For K modes with shares $y = (y_1, ..., y_K)$ on the simplex, the SDE is:

$$dy_i = \lambda (u_i - y_i) dt + \sqrt{V} \left( \sqrt{y_i} dB_i - y_i \sum_k \sqrt{y_k} dB_k \right)$$

where:
- $\lambda$ is the KL regularization strength
- $u$ is the reference distribution
- $V$ is the noise intensity (related to batch size)

In [None]:
def simulate_wf(y0, lam, V, T, dt, seed=42):
    """
    Simulate Wright-Fisher diffusion with diversity drift.
    
    Args:
        y0: Initial distribution (K-dim, sums to 1)
        lam: KL regularization strength
        V: Noise intensity
        T: Total time
        dt: Time step
    """
    rng = np.random.default_rng(seed)
    K = len(y0)
    u = np.ones(K) / K  # Uniform reference
    
    n_steps = int(T / dt)
    t = np.linspace(0, T, n_steps + 1)
    Y = np.zeros((n_steps + 1, K))
    Y[0] = y0
    
    sqrt_V_dt = np.sqrt(V * dt)
    
    for k in range(n_steps):
        y = np.maximum(Y[k], 1e-10)

● **COLLECTED DATA**
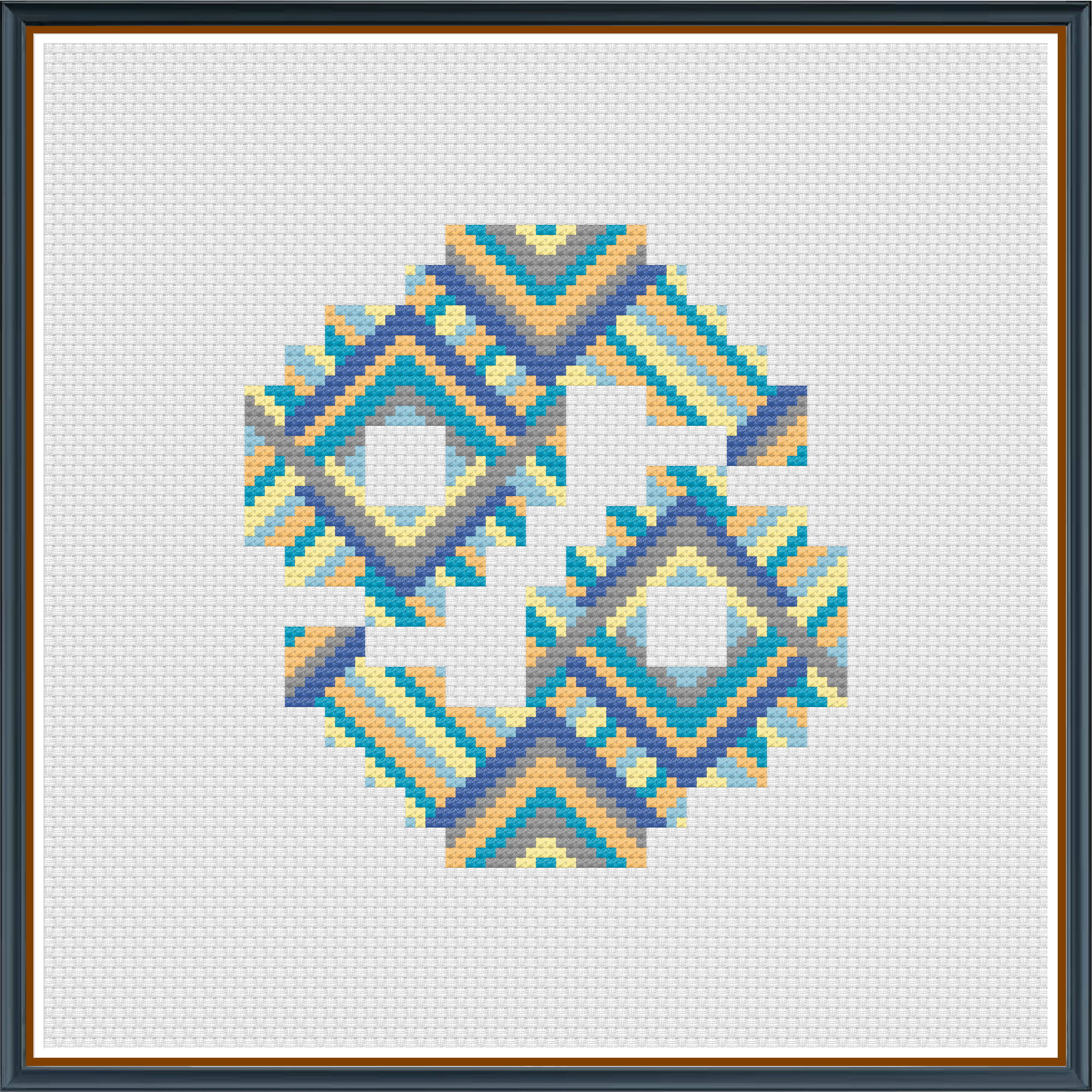 Cancer digital cross stitch pattern. Embrace warmth with "Cancer," a gentle digital cross-stitch pattern symbolizing Cancer’s nurturing spirit. Perfect for DIY crafts, zodiac art, and calming home decor.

● **TASK INSTRUCTIONS**
A) Name every argument documented in the docstring of the function in the Wright-Fisher passage, and give the description each one receives there.
B) Using the Wright-Fisher passage, answer these questions:
(i) To what is the noise intensity $V$ said to be related?
(ii) What reference distribution does the simulation function set for $u$?
(iii) What default value does the function give the seed?
C) Reproduce the part of the Wright-Fisher passage starting with "u = np.ones(K)" and going on through "y = np.maximum(Y[k], 1e-10)".

● **SOLVED PROBLEMS**
A)
- y0: Initial distribution (K-dim, sums to 1)
- lam: KL regularization strength
- V: Noise intensity
- T: Total time
- dt: Time step

B)
(i) Batch size.
(ii) A uniform reference distribution.
(iii) 42.

C)
u = np.ones(K) / K  # Uniform reference
    
    n_steps = int(T / dt)
    t = np.linspace(0, T, n_steps + 1)
    Y = np.zeros((n_steps + 1, K))
    Y[0] = y0
    
    sqrt_V_dt = np.sqrt(V * dt)
    
    for k in range(n_steps):
        y = np.maximum(Y[k], 1e-10)